─── SELECTION ───

Want to combine speed training with endurance training in one workout? Fartlek runs could become your next favorite way to train.

Read on to learn everything you need to know about fartlek training. We’ll see how it differs from other runs, review its benefits, and show you how to do it. But first…

In This Article

What Is a Fartlek Run?

Let’s begin with a simple fartlek definition. Fartlek is running at different speeds and intensities to boost your fitness.

It’s a type of high-intensity interval where you may vary your pace, but you run continuously without stopping.

For example, you can run for 5 minutes or 500 meters intensely. And then run lightly for the same time or distance before switching to a moderate pace for, say, 3 minutes, and so on.

Calling fartlek a form of play isn’t an overstatement. It lets you focus on running by feel rather than adhering to a strict structure.

Fartlek isn’t only a fun and interesting running workout. It mixes fast and slow, hard and easy running to increase your endurance. It’s also great for improving your running speed. Plus, it can boost your anaerobic threshold and has a host of other benefits. 

Although fartlek is similar to interval training, it differs in some key aspects.

Difference Between Fartlek Run and Other Speed Workouts

Unlike interval training, fartlek isn’t structured. Intervals combine short bursts of intense running with recovery periods when you jog or walk.

For example, when you do intervals, you may do 4 x 500-meter reps with recovery bouts in between lasting slightly longer than a rep. Fartlek involves continuous running without complete rest.

─── COLLECTED DATA ───

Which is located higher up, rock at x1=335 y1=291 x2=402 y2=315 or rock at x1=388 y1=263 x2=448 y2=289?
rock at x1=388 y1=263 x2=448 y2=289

───

* TASKS FOR THIS EXERCISE
• 1. According to the fartlek article, why is calling fartlek a form of play not an overstatement? Answer in one to three sentences.
• 2. Go on with the fartlek article, picking up right after its final sentence.

* ANSWERS TO THE EXERCISES
• 1. Calling fartlek a form of play is not an overstatement because it lets you focus on running by feel rather than adhering to a strict structure.

• 2.
Fartlek also differs from tempo runs. You can run tempo runs at a comfortably hard pace, but they require a consistent pace based on your race speed. Meanwhile, fartlek lets you mix paces.

Benefits of Fartlek Training

There’s more to fartlek training than its element of play. Here are some of the best reasons to incorporate it into your workouts.

1. Speed and endurance

According to this meta-analysis of high-intensity interval training, fartlek can boost speed and improve the anaerobic threshold better than simple endurance training.

The anaerobic threshold is the exercise intensity level at which lactic acid starts building up in your blood. When this happens, it hinders your muscles’ ability to contract, slowing you down.

Another study notes the beneficial effects of fartlek training on your calf muscles. By building more calf muscle fibers, it helps boost your running endurance.

2. Close to the “Real”

Fartlek prepares you for the demands of a long-distance race. Tempo runs and interval training have their benefits. But in an actual race, you don’t get to stop and rest or run at a consistent pace from start to finish.

Fartlek simulates continuous running and natural pace variations. Because of this, fartlek is ideal for racers and sports training.

3. Variety and fun

Doing the same intervals can start feeling dreary after a while. The same goes for running at a consistent pace. More than feeling boring, it can become demotivating.

That’s when fartlek can save the day by adding variety and fun to your workouts. With fartlek, you can improvise as you go.

You can sprint to the red car parked at the entrance to the park. Then slow down to enjoy the view of the alley lined with old trees. Then speed up again for 5 minutes until you get to your favorite view of the lake.

4. Aerobic focus

Running through your recovery period after an intense run helps you build a stronger aerobic system. If you’re planning to race in a 5K or longer races, you’ll need plenty of aerobic energy.

Unlike sprinting, long-distance running requires a steady supply of oxygen to power up muscles. And it needs this to be consistent and adapted to the pace you’re aspiring for. Fartlek is great training for your aerobic system.

5. Burned calories

Like other HIIT workouts, fartlek can help you lose weight. You can burn more calories during fartlek runs compared to running at a consistent pace.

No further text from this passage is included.